Updated

The detective leading the probe into the homicide attack on opposition leader Benazir Bhutto withdrew from the case Wednesday after she accused him of being involved in the torture of her husband in 1999, a senior official said.

Ghulam Muhammad Mohtarem, the home secretary of Sindh province, said the government would form a new team of investigators to probe the attack in Karachi last week, when a pair of explosions rocked Bhutto's homecoming parade after eight years in exile, spewing metal shards through a sea of supporters and killing at least 136 people.

The attack has raised fears about Pakistan's stability amid a rising Islamic militancy — fears further underlined Wednesday when the government announced it had sent 2,500 troops into a remote valley to combat a militant cleric who calls for Taliban-style rule and holy war against Pakistani authorities

But the attempt at intimidation appeared to fall flat, as some 6,000 supporters of the cleric, Maulana Fazlullah, gathered in a schoolyard to hear him speak just a few miles (kilometers) from where the soldiers deployed.

Fazlullah, wearing a black turban and with long, flowing hair, addressed the crowd from the back of a truck, a dozen armed men deployed around him as bodyguards.

"The government has made a declaration of war," he said, according to a local journalist who witnessed the scene. "Is it a crime to sit in the home of Allah and to study the Quran?"

The paramilitary troops deployed Tuesday across Swat, a mountain valley popular with tourists until violence flared there this summer, army spokesman Maj. Gen. Waheed Arshad said.

Militants responded by detonating a remote-controlled bomb near a convoy late Tuesday, wounding four soldiers. Arshad said security forces had detained seven suspects.

The army already sent regular troops into Swat, which lies about 50 kilometers (30 miles) north of the city of Peshawar in July as part of a crackdown on militancy spreading across the region.

The deployment prompted a string of bombings and homicide attacks on security forces.

Fazlullah is the leader of Tehrik Nifaz-e-Sharia Mohammed, or TNSM, a pro-Taliban militant group which sent thousands of volunteers to Afghanistan to during the U.S.-led invasion in 2001. Pakistan banned the group and jailed TNSM's founder, Fazlullah's father-in-law, in 2002.

But the group re-emerged this year in Swat and Malakand, another impoverished, conservative region next to the Afghan border.

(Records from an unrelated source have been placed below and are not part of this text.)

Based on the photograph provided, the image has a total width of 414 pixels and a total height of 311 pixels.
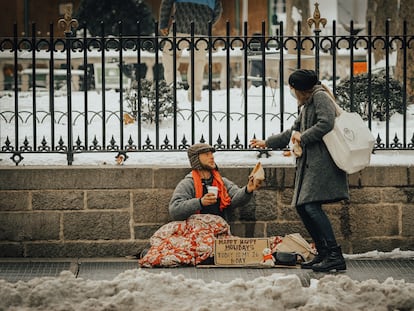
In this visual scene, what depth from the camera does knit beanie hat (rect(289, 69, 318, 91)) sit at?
10.3 meters

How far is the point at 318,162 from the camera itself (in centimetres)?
1034

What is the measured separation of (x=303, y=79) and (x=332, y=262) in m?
1.69

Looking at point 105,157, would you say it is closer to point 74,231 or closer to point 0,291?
point 74,231

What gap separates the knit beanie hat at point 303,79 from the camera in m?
10.3

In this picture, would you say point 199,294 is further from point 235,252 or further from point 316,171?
point 316,171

As well as marshaling armed militants and enforcing Islamic law, Fazlullah has reportedly used an FM radio station to campaign against girls' education and denounce a recent polio vaccination program as a Western plot to sterilize Muslim children.

Bhutto has blamed Islamic militants for the attack on her, but has also accused elements in the government and the security services of complicity, demanding international experts be called in to help in the investigation.

She had specifically objected to Manzar Mughal, a senior investigator in the Sindh province police force, claiming he had been present while her husband, Asif Ali Zardari, was tortured in custody on corruption charges in 1999.

Mohtarem said the provincial government had no doubt about Mughal's competency and professionalism, but said he had decided to withdraw to protect the investigation from accusations of bias.

"The investigation team will be formed anew after Manzur Mughal disassociated himself from the investigation in view of the objections raised by Benazir Bhutto on the chief investigator's credentials," he said.

"We know what we're doing. We don't need assistance," Prime Minister Shaukat Aziz told reporters later, adding that: Mughal's withdrawal "doesn't change the very fact that we have a whole process looking into such cases."

Investigators are holding at least 15 people for questioning in the blast, an investigator said.

Some of the people being held were wounded in the attack and picked up from local hospitals. None are currently being treated as suspects, a police investigator said, speaking on condition of anonymity because he was not authorized to speak to the media.

A second police investigator confirmed a number of people were being questioned.

Authorities have said the attack was likely carried out by two homicide bombers, and have released a picture showing the head of one of the attackers.

Bhutto, whose two governments between 1988 and 1996 were toppled amid allegations of corruption and mismanagement, has returned to contest parliamentary elections due in January, after months of talks with President Gen. Pervez Musharraf that could see them working side-by-side in the next government.

With encouragement from Washington, both are urging voters to support moderates willing to battle the rising religious extremism.

Aziz, meanwhile, played down concerns that security issues would place so many restrictions on the campaign that the elections would not be free and fair.

Officials initially proposed a ban on public rallies, but have backed down amid opposition protests. The government is now working on a code of conduct with political parties to make large gatherings easier to secure.

"We'll allow full campaigning. There is a misconception that we in some way may be restricting activity," Aziz said.